* Exercise directions: Reproduce word for word every line of the records from the line containing "From where the camera sits, is" through the final line of the records, including both.

* Material for this task:
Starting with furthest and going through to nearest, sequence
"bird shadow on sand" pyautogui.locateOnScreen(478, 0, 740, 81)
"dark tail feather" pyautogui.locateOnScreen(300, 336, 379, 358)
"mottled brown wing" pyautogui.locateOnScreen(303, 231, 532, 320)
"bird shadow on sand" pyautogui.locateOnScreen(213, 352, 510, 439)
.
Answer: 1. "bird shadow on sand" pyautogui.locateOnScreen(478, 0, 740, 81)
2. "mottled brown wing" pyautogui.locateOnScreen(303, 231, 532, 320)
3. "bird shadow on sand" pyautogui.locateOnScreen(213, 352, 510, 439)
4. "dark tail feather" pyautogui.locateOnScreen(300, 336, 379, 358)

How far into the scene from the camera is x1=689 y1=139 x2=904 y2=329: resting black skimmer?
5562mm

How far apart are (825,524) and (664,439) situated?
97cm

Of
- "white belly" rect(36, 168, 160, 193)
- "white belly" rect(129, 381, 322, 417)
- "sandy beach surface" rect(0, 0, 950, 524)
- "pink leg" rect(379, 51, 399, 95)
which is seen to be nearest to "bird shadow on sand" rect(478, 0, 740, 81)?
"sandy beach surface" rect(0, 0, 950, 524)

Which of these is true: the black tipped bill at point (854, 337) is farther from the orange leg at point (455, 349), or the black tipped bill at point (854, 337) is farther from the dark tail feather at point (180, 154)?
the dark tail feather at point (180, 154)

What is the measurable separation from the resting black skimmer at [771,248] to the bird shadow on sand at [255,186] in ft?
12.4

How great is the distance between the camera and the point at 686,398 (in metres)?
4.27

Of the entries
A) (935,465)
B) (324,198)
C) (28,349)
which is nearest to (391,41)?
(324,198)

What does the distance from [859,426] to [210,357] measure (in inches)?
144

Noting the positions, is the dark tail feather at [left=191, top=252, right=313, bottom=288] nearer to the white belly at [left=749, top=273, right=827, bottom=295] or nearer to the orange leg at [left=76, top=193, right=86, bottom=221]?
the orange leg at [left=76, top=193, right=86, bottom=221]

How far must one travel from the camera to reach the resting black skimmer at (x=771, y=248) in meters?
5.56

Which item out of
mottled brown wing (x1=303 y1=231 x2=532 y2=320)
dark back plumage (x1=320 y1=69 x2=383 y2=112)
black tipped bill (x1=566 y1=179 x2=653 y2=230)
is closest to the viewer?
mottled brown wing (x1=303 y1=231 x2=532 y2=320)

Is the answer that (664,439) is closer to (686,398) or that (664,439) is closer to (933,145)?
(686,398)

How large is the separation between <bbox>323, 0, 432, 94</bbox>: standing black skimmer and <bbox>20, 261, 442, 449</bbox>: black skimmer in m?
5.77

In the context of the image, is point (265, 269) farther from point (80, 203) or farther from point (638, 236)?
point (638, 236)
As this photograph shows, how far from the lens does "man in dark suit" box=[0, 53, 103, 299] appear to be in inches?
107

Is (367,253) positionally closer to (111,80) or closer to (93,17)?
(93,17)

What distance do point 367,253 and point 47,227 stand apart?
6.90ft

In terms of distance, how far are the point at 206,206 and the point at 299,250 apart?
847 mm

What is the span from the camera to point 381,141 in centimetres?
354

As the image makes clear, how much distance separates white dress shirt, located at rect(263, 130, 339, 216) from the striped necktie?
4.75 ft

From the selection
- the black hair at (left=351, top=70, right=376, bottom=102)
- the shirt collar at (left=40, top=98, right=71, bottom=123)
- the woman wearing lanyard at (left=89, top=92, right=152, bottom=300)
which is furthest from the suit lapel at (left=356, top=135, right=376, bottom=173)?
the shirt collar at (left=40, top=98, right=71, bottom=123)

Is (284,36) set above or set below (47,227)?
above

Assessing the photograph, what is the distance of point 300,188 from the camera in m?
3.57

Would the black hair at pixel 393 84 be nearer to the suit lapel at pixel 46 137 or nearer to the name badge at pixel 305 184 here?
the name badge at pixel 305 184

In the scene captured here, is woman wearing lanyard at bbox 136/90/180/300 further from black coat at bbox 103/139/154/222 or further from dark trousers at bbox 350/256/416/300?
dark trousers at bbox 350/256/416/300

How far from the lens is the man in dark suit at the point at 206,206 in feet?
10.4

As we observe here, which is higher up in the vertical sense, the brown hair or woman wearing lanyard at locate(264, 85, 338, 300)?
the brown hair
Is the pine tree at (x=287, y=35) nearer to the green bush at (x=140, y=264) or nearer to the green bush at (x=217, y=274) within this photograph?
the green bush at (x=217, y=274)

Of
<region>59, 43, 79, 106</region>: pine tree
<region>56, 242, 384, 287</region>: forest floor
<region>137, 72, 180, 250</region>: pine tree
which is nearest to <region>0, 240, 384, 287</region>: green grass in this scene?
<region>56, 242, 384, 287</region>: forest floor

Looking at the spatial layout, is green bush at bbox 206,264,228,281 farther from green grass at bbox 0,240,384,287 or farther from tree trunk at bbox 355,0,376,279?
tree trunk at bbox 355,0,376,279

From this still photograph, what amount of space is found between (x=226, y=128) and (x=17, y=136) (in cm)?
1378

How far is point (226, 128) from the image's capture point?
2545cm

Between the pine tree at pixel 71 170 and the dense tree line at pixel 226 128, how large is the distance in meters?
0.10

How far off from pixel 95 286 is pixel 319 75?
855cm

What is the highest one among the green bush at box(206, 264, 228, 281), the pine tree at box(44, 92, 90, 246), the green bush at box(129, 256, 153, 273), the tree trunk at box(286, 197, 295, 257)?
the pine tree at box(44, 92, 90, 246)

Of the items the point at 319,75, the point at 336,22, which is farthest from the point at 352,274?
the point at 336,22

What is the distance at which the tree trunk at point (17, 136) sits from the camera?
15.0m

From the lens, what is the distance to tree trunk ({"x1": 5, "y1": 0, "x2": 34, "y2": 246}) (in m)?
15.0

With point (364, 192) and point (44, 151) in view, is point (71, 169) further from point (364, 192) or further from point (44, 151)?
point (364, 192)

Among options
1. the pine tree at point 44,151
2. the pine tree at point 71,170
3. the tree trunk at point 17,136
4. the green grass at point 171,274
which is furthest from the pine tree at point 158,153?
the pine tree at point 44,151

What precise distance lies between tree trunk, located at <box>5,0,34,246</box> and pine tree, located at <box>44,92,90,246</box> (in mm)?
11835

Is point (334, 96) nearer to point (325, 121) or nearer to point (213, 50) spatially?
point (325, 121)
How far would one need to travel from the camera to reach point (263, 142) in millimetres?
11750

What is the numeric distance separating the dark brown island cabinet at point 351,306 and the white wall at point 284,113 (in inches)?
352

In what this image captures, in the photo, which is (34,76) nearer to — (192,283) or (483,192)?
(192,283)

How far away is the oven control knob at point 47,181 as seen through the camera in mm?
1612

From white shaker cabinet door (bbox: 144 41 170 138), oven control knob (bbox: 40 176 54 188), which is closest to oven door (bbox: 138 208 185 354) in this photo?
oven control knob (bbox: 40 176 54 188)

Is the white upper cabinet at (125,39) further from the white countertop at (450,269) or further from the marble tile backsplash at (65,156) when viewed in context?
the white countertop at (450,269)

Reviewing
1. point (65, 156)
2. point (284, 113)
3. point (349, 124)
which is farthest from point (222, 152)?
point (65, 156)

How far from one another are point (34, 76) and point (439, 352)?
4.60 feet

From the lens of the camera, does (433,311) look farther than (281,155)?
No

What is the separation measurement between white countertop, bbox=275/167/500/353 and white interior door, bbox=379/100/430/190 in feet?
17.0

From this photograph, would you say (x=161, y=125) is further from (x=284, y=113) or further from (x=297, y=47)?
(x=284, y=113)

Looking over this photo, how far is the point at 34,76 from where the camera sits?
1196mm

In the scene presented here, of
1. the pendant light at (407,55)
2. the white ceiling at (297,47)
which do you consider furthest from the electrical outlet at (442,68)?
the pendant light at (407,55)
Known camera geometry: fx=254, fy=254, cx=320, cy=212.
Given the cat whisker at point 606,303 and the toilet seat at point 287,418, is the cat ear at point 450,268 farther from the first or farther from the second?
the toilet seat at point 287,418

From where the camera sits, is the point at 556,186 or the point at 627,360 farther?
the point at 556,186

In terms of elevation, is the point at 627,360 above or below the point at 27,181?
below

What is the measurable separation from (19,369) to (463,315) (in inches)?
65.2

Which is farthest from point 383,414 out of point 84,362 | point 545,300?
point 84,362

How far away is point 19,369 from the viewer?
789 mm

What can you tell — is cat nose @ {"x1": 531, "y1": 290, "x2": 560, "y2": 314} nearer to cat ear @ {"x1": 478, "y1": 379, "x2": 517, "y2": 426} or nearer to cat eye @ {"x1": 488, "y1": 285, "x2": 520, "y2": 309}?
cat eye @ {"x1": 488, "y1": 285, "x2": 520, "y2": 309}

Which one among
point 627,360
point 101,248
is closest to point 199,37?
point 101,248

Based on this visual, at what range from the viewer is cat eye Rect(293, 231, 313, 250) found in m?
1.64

* Written response:
From where the camera sits, is the point at 556,186 or the point at 627,360 farther?
the point at 556,186

In terms of elevation, is the point at 627,360 above or below the point at 27,181?
below

What is the measurable separation from (19,369) to (463,315) (in inches)?
65.2

Which is farthest from point 383,414 out of point 84,362 | point 545,300?
point 84,362

How far away is point 19,369 from the viewer?
789 mm

What can you tell — is cat nose @ {"x1": 531, "y1": 290, "x2": 560, "y2": 314} nearer to cat ear @ {"x1": 478, "y1": 379, "x2": 517, "y2": 426} or nearer to cat eye @ {"x1": 488, "y1": 285, "x2": 520, "y2": 309}?
cat eye @ {"x1": 488, "y1": 285, "x2": 520, "y2": 309}

Which one among
point 627,360
point 101,248
is closest to point 199,37?
point 101,248

Based on this visual, at what range from the viewer is cat eye Rect(293, 231, 313, 250) found in m?
1.64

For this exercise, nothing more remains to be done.